- _Extracted text_:
━━━━━━━━━━━━━━━━
Radiation effect on MHD viscous fluid over exponentially stretching sheet with porous medium was analyzed by Ahmad et al. [12]. They used homotopy analysis method to solve the boundary layer approximations. Heat and mass transfer for stagnation point flow over a stretching sheet in a porous medium by considering heat source was studied by Hamad and Ferdows [13]. The importance of heat, mass and momentum transfer over a stretching surface was explained by Atlatn et al. [14]. Ellahi et al. [15] discussed about the influence of nanoparticles shape by considering Cu–water nanofluid. Sheikholeslami et al. [16] analyzed the effect of thermal radiation on MHD nanofluid flow and heat transfer by using two phase model. Rashidi et al. [17] illustrated the stream wise transverse magnetic fluid flow with heat transfer around an obstacle embedded in a porous medium. Heat generation and heat flux effects on the peristaltic flow with interacting nanoparticles were presented by Akbar et al. [18]. A study of natural convection heat transfer in a nanofluid filled with elliptic inner cylinder was analyzed by Sheikholeslami et al. [19]. The influence of heat transfer on the nanofluid flow over a permeable stretching wall in a porous medium was studied by Sheikholeslami et al. [20]. Interaction of nanoparticles for the peristaltic flow in an asymmetric channel by considering the induced magnetic field was analyzed by Akbar et al. [21].
━━━━━━━━━━━━━━━━
- _Recorded information_:
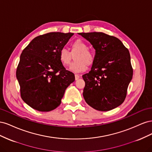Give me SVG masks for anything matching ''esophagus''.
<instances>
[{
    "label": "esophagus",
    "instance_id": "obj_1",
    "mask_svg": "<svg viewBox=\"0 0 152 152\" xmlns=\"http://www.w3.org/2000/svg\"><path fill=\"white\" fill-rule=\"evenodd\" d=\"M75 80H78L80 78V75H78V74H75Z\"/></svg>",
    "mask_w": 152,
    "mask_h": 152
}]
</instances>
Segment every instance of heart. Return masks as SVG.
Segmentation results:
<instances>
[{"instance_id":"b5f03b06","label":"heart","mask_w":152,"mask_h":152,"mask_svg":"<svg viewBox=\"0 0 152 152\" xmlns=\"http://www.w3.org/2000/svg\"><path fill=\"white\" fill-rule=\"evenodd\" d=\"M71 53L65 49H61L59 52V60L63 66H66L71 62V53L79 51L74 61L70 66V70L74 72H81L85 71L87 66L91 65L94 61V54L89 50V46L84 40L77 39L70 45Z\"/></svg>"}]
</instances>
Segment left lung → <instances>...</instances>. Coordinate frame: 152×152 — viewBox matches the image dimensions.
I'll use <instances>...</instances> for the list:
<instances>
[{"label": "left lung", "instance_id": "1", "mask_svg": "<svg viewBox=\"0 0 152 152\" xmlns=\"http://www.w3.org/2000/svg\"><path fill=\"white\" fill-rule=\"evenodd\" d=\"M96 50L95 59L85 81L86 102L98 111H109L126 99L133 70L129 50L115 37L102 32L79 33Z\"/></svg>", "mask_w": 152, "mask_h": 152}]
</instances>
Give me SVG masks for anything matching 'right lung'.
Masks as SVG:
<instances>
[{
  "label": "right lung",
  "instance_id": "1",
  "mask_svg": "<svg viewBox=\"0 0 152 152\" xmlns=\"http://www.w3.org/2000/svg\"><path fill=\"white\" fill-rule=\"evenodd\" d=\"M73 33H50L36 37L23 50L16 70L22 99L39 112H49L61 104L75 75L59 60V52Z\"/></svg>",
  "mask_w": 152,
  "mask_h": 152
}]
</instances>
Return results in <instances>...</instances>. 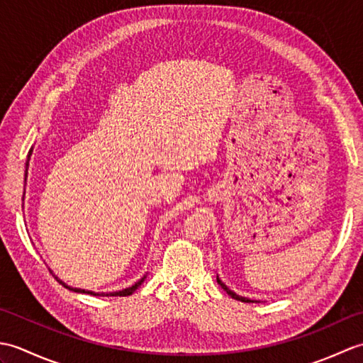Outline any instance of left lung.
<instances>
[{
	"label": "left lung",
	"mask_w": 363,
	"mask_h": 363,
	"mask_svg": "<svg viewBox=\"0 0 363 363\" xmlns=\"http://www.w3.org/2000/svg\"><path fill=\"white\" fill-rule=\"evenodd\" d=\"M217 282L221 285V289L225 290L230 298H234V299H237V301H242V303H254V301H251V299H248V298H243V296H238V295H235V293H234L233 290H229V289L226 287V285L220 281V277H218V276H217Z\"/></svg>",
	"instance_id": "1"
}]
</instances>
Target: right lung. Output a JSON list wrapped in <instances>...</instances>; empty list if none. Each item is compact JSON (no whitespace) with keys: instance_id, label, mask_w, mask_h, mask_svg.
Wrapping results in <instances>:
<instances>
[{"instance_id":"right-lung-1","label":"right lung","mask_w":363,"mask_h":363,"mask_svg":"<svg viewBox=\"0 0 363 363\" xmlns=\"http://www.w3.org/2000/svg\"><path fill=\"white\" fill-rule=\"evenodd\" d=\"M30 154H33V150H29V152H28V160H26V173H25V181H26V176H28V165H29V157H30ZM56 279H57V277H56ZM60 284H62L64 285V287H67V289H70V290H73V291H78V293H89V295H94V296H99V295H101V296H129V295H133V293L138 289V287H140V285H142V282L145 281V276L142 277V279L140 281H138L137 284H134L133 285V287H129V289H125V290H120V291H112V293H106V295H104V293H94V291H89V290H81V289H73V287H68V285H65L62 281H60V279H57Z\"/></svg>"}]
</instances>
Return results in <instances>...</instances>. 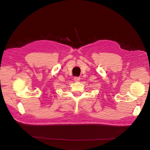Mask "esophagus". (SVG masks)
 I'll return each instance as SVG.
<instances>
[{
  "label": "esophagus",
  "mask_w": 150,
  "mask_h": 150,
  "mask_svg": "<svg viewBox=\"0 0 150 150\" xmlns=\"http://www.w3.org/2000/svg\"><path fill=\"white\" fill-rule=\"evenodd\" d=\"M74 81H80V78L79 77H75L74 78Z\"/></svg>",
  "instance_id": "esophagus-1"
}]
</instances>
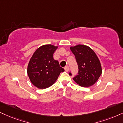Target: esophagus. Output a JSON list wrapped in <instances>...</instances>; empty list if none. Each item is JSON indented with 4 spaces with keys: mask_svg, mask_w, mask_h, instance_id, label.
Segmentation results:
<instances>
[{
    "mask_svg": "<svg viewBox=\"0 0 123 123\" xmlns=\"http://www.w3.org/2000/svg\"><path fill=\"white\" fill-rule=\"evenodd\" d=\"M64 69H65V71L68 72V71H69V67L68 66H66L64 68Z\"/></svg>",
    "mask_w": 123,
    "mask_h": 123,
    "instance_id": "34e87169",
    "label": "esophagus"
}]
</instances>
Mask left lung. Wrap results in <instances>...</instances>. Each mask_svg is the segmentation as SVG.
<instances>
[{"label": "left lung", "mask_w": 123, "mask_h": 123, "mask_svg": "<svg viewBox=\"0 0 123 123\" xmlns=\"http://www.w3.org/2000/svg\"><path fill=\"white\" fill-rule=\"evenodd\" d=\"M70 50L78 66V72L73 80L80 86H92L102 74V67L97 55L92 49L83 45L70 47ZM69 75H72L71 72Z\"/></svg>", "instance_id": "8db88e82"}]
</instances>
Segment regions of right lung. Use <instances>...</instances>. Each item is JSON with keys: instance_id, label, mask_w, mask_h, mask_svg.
━━━━━━━━━━━━━━━━
- _Written request A_:
Answer these from the review paragraph on stretching-sheet and nanofluid flow studies:
(i) What method did Ahmad et al. [12] use to solve the boundary layer approximations?
(ii) Which nanofluid did Ellahi et al. [15] consider?
(iii) What shape is the inner cylinder in the natural convection study by Sheikholeslami et al. [19]?
- _Written request B_: Put the entries from the line holding "Mask left lung." through the last line of the entries into a Markdown table with the columns No. and Line, one row per line. Leave out blank lines.

- _Final result A_:
(i) The homotopy analysis method.
(ii) Cu–water nanofluid.
(iii) Elliptic.

- _Final result B_:
| No. | Line |
|---|---|
| 1 | Mask left lung. Wrap results in <instances>...</instances>. Each mask_svg is the segmentation as SVG. |
| 2 | <instances> |
| 3 | [{"label": "left lung", "mask_w": 123, "mask_h": 123, "mask_svg": "<svg viewBox=\"0 0 123 123\" xmlns=\"http://www.w3.org/2000/svg\"><path fill=\"white\" fill-rule=\"evenodd\" d=\"M70 50L78 66V72L73 80L80 86H92L102 74V67L97 55L92 49L83 45L70 47ZM69 75H72L71 72Z\"/></svg>", "instance_id": "8db88e82"}] |
| 4 | </instances> |
| 5 | Segment regions of right lung. Use <instances>...</instances>. Each item is JSON with keys: instance_id, label, mask_w, mask_h, mask_svg. |